Exercise aim:
Every record below should be printed again exactly, with its pictures removed.

Material to process:
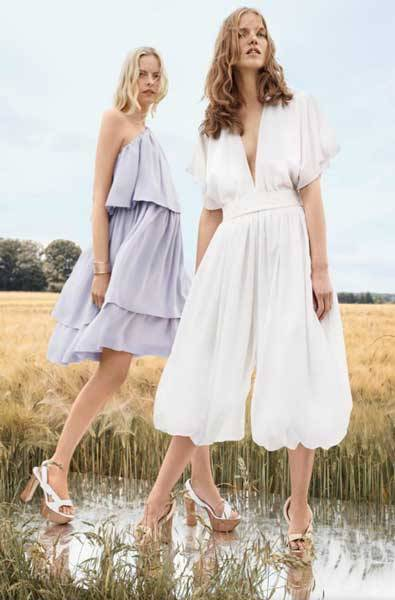 Chloe Ready to Wear Spring Summer 2013 Collection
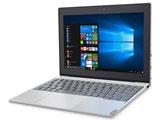 モバイルノートPC ideapad MIIX 320 80XF0007JP プラチナシルバー [Win10 Home・Atom x5・10.1インチ・Office付き・eMMC 64GB]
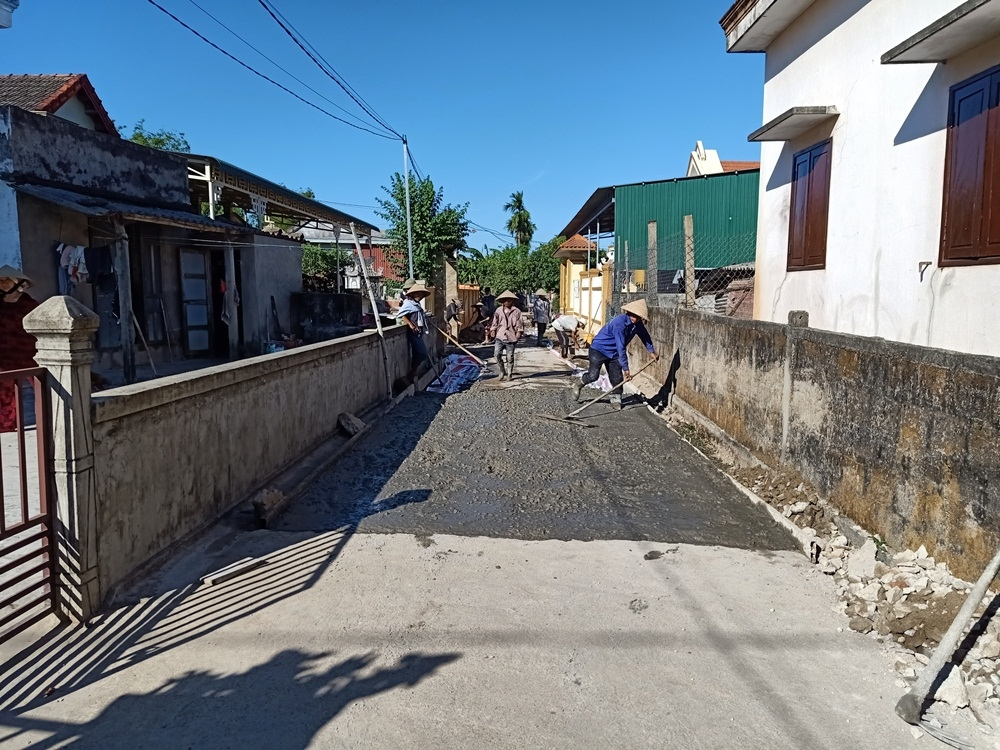 Triệu Phong (Quảng Trị): Nhiều sai sót tại các dự án xây dựng Nông thôn mới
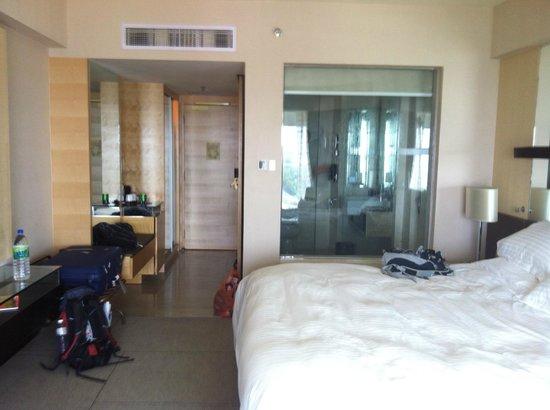 Room Picture Of Dorsett Grand Subang Subang Jaya Tripadvisor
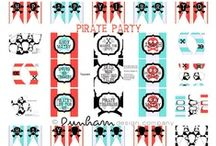 Pirate Birthday Party & Free Printables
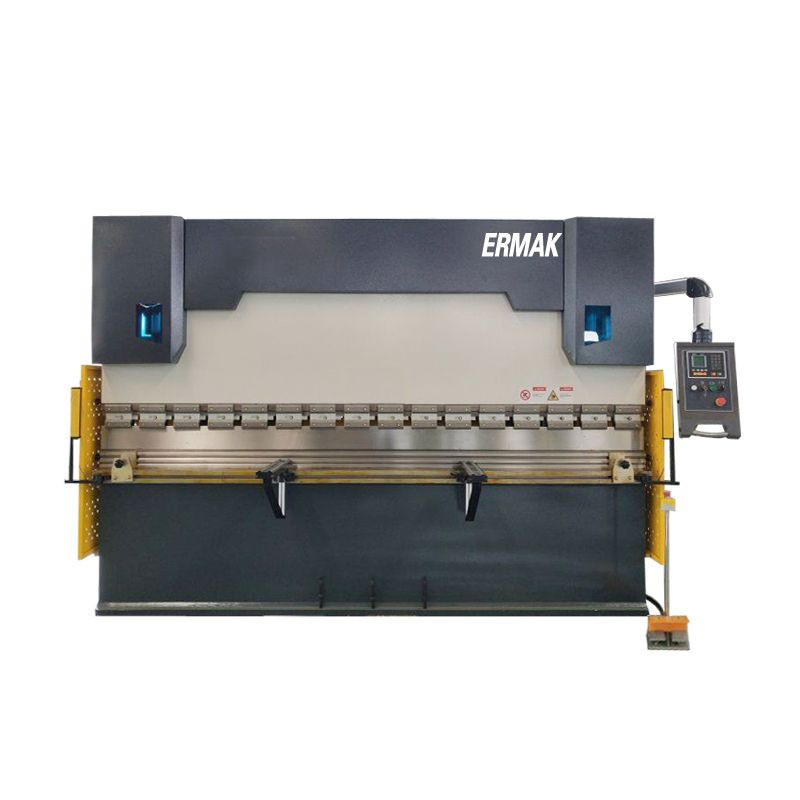 Import WC67Y 100 125 160 200 250 300 ton 3200 electro hydraulic servo Plate Metal Bending CNC Press Brake Machine from China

Problem solution:
 Chloe Ready to Wear Spring Summer 2013 Collection
 モバイルノートPC ideapad MIIX 320 80XF0007JP プラチナシルバー [Win10 Home・Atom x5・10.1インチ・Office付き・eMMC 64GB]
 Triệu Phong (Quảng Trị): Nhiều sai sót tại các dự án xây dựng Nông thôn mới
 Room Picture Of Dorsett Grand Subang Subang Jaya Tripadvisor
 Pirate Birthday Party & Free Printables
 Import WC67Y 100 125 160 200 250 300 ton 3200 electro hydraulic servo Plate Metal Bending CNC Press Brake Machine from China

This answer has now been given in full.